Clinical Guidance: Clinical Presentations of Personality Disorders
Clinicians more generally diagnose syndromes as a whole, rather than summing the individual symptoms in a checklist. Westen et al. (p. 273) used clinician input to construct archetypical vignettes and then assessed their validity for diagnosis as templates that clinicians could use to match patients. The syndromes fell into three major groups: internalizing, externalizing, and borderline-dysregulated. Patients with higher levels of functioning also included hysterical-histrionic and obsessive types. The syndromes permit clearer distinctions between diagnoses, such as narcissistic personality disorder and borderline personality disorder, that have a common symptom, e.g., loss of empathy, that leads to the misimpression of frequent comorbidity. In an editorial, Michels (p. 241) praises the system as clinically astute but notes that occasional features are inconsistent, such as the schizoid-schizotypal syndrome, which includes both restricted affect and painful emotions. Because of the input from clinicians, other features, such as suggestibility in histrionic-hysterical patients, mirror clinicians' traditional teaching but are not fully validated by current research.
Clinical Guidance: Fluoxetine in Adult Autism
A randomized clinical trial of fluoxetine in adults with autism spectrum disorders, two-thirds with the Asperger's subtype, found decreased compulsions and repetitive behaviors in 50%, compared to 8% in those taking placebo, over 12 weeks. Hollander et al. (p. 292) also found global improvement in one-third of the fluoxetine-treated patients. An earlier trial of citalopram in 9-year-olds with more severe illness was not positive. The editorial by Emslie (p. 248) points out that developmental differences in pharmacodynamics may account for some of the differences: the mean dose of fluoxetine used in this study, 65 mg/day, is not tolerable for children.

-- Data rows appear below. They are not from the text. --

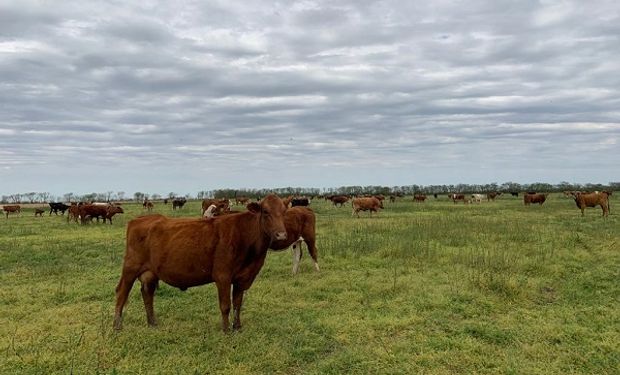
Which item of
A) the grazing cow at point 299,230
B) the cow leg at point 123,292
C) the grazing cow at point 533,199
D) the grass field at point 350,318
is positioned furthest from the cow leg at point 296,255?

Clinical Guidance: Pharmacokinetics of Serotonin Reuptake Inhibitors After Gastric Bypass
Morbidly obese patients treated with serotonin reuptake inhibitors for mood and anxiety disorders frequently relapse following gastric bypass surgery. Drug absorption 1 month postoperatively dropped to an average of 54% (SD=18%) of preoperative levels (range, 36%–80%) for eight of the 12 patients studied by Hamad et al. (CME, p. 256), but it returned to baseline levels by 6 months for six patients. Those who relapsed into depression with low blood levels frequently failed to lose weight as well. Psychiatric and pharmacokinetic monitoring of these patients, particularly in the first postsurgical month, is warranted.

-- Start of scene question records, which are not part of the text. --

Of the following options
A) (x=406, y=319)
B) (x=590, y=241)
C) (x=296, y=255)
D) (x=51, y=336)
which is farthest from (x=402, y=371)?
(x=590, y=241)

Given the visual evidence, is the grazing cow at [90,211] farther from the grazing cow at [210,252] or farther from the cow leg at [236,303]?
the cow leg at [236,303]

Clinical Guidance: Reevaluation of Suicide Risk From Antiepileptics in Bipolar Disorder
The U.S. Food and Drug Administration in 2009 warned of increased suicidality with all antiepileptic drugs, regardless of the illness being treated. Leon et al. (CME, p. 285) examined longitudinal clinical observations of 199 bipolar patients taking carbamazepine, lamotrigine, or valproate in five U.S. medical centers. There was no evidence for increased suicidality. Kashner explains in an editorial (p. 244) that propensity analysis, the method used by Leon et al., is a recently developed strategy to control for the effects of other risk factors, including bipolar disorder itself, in such assessments, when data from randomized controlled trials do not exist.